The Board is also proposing to revise
the posting rules for large-value check
corrections and adjustments. Currently,
corrections and credit adjustments
amounting to $1 million or more post at
11:00 a.m. and hourly thereafter,
coinciding with the current posting
rules for commercial checks, while
large-value debit adjustments post after
the close of the Fedwire Funds Service.
In alignment with the proposed posting
times for commercial check
transactions, the Board proposes to
move the settlement of large-value
credit corrections and adjustments to
begin at 8:30 a.m. and hourly thereafter
on the half-hour. Moving the settlement
of large-value credit corrections and
adjustments to 8:30 a.m. in combination
with the earlier posting of commercial
check transactions would ensure
prompt credit for any discrepancies
detected by the Reserve Banks or an
institution. The Board also proposes to
post large-value debit corrections at the
same time as large-value debit
adjustments after the close of the
Fedwire Funds Service.
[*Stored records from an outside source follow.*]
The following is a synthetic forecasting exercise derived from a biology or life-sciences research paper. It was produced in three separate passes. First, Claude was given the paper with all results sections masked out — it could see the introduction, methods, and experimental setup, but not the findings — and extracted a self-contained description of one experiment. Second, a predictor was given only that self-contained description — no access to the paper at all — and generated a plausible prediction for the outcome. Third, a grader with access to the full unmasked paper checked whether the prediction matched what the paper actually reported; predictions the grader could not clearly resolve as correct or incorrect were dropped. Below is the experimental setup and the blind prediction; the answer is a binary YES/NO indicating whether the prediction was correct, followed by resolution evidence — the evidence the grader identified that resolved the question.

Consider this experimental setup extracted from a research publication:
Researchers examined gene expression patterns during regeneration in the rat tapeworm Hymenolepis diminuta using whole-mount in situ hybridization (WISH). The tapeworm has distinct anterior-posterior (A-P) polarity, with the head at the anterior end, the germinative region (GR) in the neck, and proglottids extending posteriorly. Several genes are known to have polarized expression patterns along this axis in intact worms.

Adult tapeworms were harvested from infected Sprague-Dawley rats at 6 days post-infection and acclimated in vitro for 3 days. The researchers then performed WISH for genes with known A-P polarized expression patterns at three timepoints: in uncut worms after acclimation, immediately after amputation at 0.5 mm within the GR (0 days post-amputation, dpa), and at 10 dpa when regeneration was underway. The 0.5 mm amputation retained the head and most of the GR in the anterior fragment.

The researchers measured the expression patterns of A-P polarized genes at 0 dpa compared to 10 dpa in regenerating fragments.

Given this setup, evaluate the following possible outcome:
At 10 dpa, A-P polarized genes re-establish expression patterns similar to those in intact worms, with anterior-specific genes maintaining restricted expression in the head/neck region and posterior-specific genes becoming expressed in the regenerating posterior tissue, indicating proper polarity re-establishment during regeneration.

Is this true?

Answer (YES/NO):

Posting debit
corrections after the close of Fedwire
Funds would ensure that institutions
would only benefit intraday from
detected processing errors and that an
institution would not receive a largevalue debit correction before the
associated check transaction posted.
30 The timing and frequency of presentments is
subject to change by the Reserve Banks to align
better with processing advancements and product
type.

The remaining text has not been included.